Unless you want to sound very stuffy and old-fashioned, avoid using words and phrases that are never used in conversation. Or, in other words, if you wouldn’t say it, don’t write it! conversation

Here are some examples of expressions to avoid:

  • Attached herewith…
  • This is to advise you…
  • As per your request…

There are simple, elegant, plain English alternatives which are perfectly polite.

  • I have attached (or enclosed)…
  • I’m writing to let you know… (in some cases you don’t even need this.)
  • As requested…

I think my favourite of all time was when I received a letter which finished with the words

“I remain, Sir, your obedient servant.”

I seriously had to wonder which century I was living in…and why the author addressed me as a man.

Business Writing Tip #60—Building Sentences: Auxiliary Verbs

Last time we looked at action verbs and linking verbs. In this post we’ll look at auxiliary, or helping, verbs.

Photo by Mandajuice. Creative Commons.

Photo by Mandajuice. Creative Commons.

Auxiliary verbs add something to the main verb. They always come before the main verb. The auxiliary verb and the main verb together are called the “complete verb” or a “verb phrase” (depending on what book you read). These verbs can show differences in meaning and can suggest the time at which the action of the verb takes place.

There are nine auxiliary verbs that are always helping verbs. These verbs are never the main verb. They can’t stand alone.

These nine verbs are:

May Might Must
Could Would Should
Can Will Shall

In the examples in this post the auxiliary verbs are in bold type, and the main verbs are underlined.

  • You should arrive at the meeting on time.
  • You will need help from the sales department to prepare the quarterly report.
  • You must use the fire stairs to exit the building if there is a fire.

As well as these nine verbs, there are three others which can be helping verbs, but which can also take the part of the main verb in a sentence.

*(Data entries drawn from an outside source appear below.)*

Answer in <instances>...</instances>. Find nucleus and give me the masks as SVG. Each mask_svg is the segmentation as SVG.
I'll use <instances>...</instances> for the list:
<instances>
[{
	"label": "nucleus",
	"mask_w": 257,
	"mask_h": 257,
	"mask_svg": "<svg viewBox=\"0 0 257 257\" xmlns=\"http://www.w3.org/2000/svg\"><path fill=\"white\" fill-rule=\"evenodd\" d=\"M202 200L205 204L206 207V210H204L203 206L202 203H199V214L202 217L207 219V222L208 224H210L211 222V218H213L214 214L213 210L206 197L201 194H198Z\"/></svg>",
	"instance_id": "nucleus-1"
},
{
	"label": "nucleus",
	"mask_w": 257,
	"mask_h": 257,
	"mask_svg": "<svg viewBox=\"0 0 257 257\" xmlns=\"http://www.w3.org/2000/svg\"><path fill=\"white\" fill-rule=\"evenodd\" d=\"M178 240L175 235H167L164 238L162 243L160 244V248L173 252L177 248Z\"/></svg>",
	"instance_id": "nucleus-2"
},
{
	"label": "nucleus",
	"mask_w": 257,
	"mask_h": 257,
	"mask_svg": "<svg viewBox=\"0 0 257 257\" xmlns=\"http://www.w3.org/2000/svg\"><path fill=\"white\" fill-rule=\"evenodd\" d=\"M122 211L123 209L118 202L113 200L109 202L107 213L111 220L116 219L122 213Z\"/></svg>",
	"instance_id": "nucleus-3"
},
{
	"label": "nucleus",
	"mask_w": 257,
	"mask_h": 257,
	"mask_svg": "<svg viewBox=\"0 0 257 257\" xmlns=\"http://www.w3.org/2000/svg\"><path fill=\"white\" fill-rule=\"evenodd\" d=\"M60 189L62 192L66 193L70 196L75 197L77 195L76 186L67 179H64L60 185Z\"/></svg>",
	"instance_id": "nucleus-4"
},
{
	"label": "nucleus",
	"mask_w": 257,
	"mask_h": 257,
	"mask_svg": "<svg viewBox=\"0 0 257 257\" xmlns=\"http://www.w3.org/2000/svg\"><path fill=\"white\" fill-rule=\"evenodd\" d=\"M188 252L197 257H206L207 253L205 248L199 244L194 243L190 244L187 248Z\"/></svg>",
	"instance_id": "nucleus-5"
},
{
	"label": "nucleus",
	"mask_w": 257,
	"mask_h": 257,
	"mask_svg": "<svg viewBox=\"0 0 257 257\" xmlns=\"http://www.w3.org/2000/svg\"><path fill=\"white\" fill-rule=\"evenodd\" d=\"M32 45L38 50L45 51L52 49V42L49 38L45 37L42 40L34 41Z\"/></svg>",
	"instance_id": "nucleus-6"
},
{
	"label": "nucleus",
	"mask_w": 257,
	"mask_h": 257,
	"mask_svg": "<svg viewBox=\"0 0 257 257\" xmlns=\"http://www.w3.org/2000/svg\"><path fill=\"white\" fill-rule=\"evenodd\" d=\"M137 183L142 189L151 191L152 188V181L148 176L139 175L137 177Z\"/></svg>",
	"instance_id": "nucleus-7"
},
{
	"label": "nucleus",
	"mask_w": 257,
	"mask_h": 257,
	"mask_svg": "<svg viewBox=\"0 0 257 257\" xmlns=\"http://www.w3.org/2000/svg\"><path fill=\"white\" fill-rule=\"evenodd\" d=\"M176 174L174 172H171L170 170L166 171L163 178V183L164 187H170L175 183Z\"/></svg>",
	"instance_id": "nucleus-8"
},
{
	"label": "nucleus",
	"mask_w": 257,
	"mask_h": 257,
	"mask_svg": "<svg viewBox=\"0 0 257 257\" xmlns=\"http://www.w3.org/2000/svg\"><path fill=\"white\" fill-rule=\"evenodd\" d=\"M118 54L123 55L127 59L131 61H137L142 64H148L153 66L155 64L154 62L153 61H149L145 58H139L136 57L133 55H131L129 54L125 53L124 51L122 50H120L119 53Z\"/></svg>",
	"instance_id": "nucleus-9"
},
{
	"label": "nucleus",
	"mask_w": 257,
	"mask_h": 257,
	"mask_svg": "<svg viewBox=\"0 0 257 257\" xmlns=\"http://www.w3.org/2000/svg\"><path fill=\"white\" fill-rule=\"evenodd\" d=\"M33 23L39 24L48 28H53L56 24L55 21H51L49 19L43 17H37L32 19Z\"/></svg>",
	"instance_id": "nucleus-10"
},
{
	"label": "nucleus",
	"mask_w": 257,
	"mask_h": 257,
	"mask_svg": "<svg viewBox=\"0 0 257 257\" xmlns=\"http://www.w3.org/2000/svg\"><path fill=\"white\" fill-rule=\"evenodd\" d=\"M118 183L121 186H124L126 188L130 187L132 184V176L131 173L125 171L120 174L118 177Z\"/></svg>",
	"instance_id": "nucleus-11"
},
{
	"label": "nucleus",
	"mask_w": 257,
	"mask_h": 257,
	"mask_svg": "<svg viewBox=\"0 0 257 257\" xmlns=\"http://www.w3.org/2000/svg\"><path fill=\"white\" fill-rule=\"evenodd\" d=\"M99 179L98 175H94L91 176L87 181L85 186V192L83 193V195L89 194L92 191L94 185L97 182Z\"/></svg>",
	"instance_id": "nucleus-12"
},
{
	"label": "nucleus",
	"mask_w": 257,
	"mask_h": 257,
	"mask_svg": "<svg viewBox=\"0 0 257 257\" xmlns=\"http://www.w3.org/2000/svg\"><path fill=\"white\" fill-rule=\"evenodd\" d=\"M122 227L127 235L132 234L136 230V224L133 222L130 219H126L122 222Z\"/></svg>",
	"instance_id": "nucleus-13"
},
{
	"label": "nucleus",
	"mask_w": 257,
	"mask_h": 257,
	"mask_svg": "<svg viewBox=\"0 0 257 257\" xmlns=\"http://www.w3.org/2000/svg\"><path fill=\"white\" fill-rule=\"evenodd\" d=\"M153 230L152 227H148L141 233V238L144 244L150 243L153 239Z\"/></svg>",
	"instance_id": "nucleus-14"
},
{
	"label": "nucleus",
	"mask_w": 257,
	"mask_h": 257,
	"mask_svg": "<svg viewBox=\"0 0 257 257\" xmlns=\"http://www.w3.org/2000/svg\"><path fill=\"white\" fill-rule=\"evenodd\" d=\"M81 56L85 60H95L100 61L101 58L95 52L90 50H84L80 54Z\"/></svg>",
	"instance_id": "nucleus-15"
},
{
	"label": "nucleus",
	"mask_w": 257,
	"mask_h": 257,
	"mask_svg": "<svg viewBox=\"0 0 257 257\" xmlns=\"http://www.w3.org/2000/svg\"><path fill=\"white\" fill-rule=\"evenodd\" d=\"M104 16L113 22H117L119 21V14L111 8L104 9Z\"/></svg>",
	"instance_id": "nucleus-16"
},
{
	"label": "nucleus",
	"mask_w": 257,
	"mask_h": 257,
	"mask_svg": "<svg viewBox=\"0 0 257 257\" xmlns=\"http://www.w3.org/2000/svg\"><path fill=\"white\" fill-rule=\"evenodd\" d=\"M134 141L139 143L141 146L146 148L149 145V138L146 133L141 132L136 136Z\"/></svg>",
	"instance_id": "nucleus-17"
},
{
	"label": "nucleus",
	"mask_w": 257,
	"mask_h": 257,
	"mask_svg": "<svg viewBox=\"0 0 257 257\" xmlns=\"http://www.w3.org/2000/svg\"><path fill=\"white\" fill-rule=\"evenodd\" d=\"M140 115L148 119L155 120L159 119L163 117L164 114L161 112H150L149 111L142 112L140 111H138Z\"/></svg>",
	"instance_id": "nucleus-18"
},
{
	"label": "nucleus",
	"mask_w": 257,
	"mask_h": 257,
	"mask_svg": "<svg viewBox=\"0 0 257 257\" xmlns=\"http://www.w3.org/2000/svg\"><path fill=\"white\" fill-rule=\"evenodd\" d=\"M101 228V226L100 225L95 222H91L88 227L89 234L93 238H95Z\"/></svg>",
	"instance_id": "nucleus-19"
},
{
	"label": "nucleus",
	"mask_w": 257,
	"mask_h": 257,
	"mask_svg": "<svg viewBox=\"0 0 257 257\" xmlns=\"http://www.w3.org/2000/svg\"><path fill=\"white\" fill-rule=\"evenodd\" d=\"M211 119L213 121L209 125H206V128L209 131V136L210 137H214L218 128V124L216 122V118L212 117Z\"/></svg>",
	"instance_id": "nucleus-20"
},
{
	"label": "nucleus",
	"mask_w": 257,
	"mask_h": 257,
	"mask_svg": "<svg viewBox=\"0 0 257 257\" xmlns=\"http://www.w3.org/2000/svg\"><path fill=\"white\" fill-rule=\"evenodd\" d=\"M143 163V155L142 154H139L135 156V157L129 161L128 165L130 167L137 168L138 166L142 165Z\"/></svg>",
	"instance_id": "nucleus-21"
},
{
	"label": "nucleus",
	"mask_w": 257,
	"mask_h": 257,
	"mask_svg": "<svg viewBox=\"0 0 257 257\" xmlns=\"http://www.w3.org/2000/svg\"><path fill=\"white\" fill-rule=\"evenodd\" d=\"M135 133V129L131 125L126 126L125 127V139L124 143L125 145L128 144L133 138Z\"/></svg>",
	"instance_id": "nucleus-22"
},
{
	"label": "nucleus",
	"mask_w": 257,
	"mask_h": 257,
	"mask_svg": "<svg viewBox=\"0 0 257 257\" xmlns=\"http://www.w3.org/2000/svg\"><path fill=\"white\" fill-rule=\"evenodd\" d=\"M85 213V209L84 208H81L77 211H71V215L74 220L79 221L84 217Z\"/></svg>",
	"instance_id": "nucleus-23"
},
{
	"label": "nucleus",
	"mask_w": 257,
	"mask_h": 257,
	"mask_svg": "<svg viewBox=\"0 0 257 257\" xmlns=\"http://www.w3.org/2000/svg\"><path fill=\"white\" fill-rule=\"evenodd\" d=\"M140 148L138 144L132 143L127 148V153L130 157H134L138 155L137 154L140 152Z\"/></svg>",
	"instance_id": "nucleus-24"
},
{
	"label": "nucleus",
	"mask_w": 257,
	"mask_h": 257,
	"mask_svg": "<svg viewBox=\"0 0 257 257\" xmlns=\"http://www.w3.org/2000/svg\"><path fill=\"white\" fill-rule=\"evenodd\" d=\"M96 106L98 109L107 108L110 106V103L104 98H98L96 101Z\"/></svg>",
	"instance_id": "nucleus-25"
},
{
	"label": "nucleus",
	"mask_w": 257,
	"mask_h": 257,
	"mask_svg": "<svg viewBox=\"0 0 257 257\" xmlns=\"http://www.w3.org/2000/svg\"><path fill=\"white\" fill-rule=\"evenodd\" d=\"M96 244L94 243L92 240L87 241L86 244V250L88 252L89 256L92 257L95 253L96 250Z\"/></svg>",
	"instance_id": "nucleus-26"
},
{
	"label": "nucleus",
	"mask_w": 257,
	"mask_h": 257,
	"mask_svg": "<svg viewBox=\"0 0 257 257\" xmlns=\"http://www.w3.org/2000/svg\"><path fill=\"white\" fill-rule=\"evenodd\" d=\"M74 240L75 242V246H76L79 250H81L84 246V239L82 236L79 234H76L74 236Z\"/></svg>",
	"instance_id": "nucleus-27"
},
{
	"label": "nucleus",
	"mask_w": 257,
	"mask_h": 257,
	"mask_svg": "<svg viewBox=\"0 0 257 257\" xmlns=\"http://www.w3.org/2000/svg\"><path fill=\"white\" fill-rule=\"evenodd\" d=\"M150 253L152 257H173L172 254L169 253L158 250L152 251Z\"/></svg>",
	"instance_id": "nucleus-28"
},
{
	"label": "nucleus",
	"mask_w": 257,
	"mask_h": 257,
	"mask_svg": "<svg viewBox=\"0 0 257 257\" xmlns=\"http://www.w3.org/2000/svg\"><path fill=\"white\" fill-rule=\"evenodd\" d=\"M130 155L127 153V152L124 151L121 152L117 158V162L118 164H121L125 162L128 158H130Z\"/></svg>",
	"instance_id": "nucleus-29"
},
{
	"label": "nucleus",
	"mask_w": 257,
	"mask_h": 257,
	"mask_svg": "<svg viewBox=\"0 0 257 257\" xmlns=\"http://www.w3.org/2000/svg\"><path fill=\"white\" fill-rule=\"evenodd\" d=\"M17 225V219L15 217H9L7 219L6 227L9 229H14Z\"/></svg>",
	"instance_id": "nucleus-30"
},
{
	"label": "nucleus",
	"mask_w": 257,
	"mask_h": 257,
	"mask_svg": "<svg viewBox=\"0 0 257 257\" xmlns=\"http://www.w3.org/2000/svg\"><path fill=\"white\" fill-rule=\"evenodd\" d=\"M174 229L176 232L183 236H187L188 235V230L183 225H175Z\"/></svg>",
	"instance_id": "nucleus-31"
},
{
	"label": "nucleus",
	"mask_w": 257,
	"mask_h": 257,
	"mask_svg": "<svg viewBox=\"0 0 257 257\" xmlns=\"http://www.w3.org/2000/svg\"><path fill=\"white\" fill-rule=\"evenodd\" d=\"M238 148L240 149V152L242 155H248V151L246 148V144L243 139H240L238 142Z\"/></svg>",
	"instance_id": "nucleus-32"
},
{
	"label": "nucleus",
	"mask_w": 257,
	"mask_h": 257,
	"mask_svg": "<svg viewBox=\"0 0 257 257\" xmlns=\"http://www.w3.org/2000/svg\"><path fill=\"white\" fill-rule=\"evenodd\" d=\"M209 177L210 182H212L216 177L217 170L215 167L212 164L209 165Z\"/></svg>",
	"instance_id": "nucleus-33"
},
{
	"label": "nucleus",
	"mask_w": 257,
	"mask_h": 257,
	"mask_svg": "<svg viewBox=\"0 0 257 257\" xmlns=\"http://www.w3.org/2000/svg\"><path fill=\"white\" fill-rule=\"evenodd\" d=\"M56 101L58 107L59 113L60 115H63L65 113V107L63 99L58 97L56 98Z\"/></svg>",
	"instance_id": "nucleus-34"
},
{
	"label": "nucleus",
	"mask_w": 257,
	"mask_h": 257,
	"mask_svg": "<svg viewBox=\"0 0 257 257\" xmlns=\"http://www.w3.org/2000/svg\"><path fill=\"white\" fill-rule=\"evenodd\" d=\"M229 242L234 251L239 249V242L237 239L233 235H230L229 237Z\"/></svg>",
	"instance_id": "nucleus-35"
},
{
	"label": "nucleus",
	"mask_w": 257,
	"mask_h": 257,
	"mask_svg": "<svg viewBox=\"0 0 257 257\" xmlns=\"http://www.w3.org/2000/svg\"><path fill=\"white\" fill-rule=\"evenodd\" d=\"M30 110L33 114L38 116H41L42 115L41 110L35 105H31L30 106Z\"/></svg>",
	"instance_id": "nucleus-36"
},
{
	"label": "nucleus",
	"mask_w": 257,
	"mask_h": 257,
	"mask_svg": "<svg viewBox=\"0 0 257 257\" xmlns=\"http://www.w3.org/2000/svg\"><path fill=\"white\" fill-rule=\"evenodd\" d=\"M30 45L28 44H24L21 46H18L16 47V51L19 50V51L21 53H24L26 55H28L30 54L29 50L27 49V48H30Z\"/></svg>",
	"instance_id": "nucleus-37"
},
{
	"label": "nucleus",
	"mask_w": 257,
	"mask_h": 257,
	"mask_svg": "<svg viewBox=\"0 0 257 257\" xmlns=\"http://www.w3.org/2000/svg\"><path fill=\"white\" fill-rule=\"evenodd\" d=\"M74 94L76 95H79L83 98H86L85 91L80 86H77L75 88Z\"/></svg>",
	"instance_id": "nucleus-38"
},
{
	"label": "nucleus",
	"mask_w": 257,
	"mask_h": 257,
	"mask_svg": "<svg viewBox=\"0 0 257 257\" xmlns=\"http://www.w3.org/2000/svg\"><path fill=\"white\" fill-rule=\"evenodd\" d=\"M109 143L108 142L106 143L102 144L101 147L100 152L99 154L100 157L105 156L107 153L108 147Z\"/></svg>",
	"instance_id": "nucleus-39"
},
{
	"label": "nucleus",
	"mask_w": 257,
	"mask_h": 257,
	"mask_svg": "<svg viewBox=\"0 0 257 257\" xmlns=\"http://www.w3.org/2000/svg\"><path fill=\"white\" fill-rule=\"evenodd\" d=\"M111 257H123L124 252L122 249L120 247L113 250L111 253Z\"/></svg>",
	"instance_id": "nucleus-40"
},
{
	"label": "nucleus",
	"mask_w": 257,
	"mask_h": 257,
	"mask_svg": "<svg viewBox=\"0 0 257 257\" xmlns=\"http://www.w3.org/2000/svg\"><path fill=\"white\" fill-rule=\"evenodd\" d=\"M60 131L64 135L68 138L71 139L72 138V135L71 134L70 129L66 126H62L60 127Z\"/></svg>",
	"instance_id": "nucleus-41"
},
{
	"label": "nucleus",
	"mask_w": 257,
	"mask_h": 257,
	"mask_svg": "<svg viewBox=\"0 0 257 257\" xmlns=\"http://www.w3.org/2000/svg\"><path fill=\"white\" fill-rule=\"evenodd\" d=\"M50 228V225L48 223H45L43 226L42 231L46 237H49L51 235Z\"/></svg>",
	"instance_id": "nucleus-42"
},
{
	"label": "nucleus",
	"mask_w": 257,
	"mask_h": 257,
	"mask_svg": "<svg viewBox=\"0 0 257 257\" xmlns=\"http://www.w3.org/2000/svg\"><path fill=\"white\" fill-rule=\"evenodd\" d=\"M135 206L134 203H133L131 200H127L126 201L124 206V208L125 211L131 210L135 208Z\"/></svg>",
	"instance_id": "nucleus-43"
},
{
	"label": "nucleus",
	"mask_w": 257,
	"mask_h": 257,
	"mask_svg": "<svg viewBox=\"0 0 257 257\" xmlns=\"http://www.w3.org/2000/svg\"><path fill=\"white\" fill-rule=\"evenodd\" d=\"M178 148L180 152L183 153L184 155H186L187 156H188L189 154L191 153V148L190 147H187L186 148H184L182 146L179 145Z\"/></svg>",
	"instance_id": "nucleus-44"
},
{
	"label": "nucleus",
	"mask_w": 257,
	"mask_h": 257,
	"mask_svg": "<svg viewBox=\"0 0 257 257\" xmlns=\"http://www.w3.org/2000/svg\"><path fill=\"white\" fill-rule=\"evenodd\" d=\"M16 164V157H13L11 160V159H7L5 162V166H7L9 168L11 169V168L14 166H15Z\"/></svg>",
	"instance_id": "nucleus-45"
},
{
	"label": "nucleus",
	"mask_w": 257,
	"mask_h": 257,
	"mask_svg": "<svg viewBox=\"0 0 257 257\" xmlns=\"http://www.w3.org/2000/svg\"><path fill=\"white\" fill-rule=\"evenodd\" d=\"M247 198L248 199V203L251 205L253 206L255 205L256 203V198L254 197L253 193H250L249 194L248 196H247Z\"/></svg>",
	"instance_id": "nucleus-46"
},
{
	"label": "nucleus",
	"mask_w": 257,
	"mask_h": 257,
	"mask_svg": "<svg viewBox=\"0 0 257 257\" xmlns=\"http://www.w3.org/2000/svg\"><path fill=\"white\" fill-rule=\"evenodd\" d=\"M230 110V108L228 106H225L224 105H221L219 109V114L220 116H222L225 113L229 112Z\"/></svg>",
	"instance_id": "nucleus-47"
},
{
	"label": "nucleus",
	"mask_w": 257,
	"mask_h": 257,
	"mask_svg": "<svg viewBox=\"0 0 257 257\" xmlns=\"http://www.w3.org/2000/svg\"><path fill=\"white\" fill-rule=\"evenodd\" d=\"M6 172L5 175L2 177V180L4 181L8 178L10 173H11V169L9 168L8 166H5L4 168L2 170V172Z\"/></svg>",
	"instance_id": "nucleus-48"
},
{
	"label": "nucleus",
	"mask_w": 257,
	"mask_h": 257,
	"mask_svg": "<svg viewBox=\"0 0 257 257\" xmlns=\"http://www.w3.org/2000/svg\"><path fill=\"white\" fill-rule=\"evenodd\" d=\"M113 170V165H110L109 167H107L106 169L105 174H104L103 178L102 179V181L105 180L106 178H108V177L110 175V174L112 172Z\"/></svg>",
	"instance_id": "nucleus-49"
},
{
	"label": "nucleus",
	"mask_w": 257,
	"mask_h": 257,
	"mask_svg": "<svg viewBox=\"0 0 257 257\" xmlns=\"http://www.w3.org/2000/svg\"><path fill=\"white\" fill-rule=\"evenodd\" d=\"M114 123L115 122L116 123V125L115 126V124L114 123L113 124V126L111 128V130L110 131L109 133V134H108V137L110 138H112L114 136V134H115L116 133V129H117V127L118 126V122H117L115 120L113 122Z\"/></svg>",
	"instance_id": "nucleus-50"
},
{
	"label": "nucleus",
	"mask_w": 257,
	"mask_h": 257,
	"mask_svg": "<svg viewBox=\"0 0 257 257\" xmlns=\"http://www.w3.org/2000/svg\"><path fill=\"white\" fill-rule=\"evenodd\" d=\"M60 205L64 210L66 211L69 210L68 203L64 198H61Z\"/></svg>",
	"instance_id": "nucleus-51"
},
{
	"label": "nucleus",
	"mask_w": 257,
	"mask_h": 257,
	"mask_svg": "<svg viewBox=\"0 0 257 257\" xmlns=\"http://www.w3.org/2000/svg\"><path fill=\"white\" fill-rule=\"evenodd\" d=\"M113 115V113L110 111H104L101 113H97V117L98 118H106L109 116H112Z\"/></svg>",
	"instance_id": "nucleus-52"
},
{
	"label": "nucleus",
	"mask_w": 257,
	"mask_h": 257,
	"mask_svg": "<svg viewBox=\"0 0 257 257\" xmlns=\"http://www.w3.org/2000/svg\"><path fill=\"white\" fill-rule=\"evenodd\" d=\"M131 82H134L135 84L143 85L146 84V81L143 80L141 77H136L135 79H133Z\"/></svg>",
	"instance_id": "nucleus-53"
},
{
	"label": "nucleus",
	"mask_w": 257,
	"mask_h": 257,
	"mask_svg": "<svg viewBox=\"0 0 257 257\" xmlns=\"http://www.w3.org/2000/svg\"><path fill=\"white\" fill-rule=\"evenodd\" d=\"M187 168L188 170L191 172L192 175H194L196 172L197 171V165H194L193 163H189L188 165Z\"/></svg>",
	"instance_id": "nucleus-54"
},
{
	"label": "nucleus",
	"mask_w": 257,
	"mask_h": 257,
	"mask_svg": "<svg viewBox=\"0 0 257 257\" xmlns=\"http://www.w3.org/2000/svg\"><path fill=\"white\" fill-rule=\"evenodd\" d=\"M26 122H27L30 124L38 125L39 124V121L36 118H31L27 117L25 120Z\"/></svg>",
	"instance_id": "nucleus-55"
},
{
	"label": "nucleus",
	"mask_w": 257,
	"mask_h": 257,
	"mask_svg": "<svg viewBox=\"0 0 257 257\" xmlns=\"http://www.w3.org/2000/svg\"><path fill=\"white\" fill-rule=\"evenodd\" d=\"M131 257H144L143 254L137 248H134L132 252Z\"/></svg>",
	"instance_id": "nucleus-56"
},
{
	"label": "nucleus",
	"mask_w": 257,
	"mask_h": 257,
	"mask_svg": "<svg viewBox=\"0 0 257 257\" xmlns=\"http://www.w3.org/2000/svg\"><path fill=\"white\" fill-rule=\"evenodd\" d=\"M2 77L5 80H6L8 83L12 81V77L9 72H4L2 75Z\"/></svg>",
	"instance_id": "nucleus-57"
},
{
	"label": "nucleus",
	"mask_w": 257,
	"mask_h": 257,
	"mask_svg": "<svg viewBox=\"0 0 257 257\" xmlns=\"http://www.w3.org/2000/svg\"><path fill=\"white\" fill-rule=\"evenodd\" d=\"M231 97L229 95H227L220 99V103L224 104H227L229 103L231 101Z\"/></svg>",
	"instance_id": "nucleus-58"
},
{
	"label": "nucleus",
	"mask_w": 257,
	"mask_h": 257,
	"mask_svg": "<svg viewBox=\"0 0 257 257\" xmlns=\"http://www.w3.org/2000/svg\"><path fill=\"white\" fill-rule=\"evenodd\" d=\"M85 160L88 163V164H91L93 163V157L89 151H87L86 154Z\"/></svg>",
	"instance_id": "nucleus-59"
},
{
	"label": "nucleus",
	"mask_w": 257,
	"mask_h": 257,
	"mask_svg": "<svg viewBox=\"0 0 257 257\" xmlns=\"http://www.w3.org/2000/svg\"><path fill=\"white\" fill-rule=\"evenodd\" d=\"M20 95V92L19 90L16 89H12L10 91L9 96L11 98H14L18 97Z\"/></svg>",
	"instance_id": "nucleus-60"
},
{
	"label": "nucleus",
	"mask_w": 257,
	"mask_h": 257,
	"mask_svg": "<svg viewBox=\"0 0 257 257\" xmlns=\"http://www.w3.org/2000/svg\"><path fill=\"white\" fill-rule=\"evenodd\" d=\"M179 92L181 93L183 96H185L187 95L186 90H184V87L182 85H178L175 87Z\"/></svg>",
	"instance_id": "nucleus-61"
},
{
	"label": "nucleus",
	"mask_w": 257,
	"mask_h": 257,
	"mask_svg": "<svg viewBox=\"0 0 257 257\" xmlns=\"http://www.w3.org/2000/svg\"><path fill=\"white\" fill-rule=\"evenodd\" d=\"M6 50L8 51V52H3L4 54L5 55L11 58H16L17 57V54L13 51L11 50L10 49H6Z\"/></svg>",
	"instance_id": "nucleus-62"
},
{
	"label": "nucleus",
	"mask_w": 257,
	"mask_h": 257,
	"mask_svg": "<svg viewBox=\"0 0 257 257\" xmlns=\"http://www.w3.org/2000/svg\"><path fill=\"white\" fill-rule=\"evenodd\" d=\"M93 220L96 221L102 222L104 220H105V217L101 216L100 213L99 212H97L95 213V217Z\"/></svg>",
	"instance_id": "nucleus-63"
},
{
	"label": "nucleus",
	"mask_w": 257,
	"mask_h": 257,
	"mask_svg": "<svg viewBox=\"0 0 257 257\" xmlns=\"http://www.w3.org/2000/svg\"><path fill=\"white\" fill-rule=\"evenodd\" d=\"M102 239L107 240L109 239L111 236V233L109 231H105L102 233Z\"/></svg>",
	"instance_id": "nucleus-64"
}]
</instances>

These are ‘be’, ‘do’ and ‘have’.

Their forms are:

Be Is Are Was Were Be Being Been
Do Do Does Did
Have Has Have Had

Take a look at the following examples. In the first sentence of each pair the verb is performing the role of a main verb, and in the second sentence it’s an auxiliary verb.

  1. She was an excellent supervisor.
  2. The report was written by a committee formed with representatives from each department.


  1. He does everything you tell him to do, but he doesn’t ever take the initiative.
  2. When you push her, she does finish her work by the deadlines.


  1. They have enough space in their office to add an extra desk.
  2. They have participated in this introductory training course. Now they need to do the advanced one.